Artist Discussion: Friday, June 1st @ 7p
Canadian/American glass artist Laura Donefer will lead a glass demonstration at Flame Run at Glassworks, 815 W. Market Street, from 1:00pm-3:00pm. Later that evening, she will give a gallery talk about her self-described “crazy experiences” as an artist over the past 30 years. The talk is being held at KMAC in conjunction with the First Friday Trolley Hop and “50 Years of Studio Glass,” Exhibit.

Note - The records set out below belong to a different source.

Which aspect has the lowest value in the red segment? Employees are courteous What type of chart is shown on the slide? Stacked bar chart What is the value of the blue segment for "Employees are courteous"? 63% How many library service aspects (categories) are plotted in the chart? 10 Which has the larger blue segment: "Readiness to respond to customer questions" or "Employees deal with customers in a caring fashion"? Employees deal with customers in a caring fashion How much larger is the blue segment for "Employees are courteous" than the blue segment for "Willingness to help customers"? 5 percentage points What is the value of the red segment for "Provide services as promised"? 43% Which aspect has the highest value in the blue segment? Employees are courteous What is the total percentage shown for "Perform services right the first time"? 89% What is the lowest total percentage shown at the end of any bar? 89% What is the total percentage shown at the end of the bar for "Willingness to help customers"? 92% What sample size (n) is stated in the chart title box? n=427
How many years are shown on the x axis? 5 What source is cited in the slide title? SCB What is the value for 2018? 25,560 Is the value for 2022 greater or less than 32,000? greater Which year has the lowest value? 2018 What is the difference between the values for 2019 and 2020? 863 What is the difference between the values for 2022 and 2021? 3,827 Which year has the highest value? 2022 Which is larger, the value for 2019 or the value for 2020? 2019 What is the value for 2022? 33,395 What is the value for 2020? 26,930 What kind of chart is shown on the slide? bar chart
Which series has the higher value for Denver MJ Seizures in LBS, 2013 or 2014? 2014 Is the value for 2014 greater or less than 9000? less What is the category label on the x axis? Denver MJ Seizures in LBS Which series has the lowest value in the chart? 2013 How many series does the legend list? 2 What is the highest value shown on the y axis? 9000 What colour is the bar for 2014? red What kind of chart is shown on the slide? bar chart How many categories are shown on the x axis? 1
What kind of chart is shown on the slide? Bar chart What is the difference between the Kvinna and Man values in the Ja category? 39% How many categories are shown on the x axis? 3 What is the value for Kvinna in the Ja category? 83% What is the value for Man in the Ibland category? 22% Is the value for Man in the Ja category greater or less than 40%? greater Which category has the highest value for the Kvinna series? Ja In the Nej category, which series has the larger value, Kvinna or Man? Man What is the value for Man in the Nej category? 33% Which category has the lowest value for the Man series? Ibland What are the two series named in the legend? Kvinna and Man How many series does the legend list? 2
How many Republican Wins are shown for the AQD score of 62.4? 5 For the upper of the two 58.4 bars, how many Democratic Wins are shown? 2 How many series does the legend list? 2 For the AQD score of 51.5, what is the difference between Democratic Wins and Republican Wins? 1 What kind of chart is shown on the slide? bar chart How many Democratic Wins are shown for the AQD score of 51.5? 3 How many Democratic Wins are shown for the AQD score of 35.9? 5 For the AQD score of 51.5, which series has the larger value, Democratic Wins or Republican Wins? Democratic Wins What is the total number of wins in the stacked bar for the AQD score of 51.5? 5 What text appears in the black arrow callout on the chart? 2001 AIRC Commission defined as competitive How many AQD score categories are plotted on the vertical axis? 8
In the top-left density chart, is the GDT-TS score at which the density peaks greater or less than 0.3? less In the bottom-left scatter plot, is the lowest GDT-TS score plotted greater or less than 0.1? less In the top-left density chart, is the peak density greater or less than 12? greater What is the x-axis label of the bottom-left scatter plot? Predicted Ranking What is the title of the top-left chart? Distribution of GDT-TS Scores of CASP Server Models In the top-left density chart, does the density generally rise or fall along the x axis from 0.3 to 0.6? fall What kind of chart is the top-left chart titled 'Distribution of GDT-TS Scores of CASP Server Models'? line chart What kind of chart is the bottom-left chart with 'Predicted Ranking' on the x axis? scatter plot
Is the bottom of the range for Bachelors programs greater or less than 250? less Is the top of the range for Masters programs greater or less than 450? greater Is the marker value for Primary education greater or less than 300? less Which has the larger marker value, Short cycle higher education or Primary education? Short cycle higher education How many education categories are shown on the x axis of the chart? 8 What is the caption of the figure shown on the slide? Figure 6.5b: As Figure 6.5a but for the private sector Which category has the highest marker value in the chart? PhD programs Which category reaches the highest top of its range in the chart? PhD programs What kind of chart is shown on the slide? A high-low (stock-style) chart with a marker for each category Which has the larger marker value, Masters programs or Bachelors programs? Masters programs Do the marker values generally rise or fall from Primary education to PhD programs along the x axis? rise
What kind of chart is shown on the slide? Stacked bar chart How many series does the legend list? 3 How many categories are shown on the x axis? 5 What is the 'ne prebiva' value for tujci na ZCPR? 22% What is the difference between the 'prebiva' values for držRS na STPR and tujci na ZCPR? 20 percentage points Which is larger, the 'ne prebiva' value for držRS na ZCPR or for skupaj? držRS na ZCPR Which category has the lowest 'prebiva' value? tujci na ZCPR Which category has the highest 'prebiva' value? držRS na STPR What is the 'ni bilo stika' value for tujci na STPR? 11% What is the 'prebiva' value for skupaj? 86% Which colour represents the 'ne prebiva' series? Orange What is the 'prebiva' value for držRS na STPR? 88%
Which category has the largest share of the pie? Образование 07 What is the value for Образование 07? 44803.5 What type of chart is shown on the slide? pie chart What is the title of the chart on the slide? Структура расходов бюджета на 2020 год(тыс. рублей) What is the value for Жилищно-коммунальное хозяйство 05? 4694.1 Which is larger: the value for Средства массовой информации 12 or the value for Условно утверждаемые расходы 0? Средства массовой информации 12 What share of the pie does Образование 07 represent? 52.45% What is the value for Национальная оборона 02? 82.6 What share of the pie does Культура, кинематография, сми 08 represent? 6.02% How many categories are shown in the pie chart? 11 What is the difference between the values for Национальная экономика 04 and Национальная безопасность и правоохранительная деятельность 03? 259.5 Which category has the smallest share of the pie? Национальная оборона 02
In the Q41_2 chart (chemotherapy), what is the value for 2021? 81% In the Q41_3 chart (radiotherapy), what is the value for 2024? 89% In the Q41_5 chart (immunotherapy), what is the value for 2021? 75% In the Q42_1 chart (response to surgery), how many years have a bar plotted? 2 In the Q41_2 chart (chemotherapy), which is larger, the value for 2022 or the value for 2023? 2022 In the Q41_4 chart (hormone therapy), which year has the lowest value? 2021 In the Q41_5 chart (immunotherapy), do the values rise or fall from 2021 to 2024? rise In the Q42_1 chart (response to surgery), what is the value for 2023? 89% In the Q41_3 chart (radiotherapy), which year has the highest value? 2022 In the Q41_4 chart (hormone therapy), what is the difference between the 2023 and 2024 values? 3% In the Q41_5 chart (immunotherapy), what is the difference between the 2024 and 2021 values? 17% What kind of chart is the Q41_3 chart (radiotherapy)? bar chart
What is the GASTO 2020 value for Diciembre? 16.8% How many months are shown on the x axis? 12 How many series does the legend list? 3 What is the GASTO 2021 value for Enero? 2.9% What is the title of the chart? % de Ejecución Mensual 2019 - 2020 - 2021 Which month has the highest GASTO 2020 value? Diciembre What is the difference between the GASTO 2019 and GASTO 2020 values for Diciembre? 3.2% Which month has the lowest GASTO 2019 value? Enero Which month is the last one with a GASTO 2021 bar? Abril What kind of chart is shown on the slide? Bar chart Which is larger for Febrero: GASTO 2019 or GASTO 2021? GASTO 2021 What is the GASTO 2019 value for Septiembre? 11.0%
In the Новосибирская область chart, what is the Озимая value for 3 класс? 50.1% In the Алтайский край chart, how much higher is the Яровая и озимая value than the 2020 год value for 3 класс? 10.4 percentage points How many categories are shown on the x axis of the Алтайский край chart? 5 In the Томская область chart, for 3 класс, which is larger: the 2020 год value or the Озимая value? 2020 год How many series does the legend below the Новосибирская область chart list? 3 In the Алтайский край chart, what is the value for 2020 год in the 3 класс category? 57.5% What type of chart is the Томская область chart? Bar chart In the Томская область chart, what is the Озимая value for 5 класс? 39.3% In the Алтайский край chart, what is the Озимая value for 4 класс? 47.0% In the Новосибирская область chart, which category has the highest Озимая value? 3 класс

Artist Laura Donefer has used glass as the primary medium in her art for 30 years. Mentoring and teaching is equally important to Laura, who has taught at Espace Verre in Montreal, Pilchuck Glass School, Penland School of Crafts, and the Corning Museum of Glass in New York for many years. Laura is the notorious instigator behind the crazy Glass Fashion Shows, the next one being at the Glass Art Society conference in Toledo. Laura is represented by Hodgell Gallery, Sarasota, Florida
Both the demonstration and gallery talk are free and open to the public, and light refreshments will be served.

Discussion Series

How does Studio Glass fit into Contemporary Art?
Friday, May 18th @7pm
 James Yood teaches contemporary art history and criticism at the School of the Art Institute of Chicago, where he is Director of the New Arts Journalism program and Adjunct Full Professor in the Department of Art History, Theory, and Criticism. Active as an art critic and essayist on contemporary art, he is Chicago correspondent to Artforum and writes regularly for GLASS magazine, American Craft, Art on Paper, and Aperture. He has served as a panelist for the National Endowment for the Arts, and is a regular correspondent to WBEZ National Public Radio in Chicago. Among his books are Spirited Visions: Portraits of Chicago Artists and Gladys Nilsson.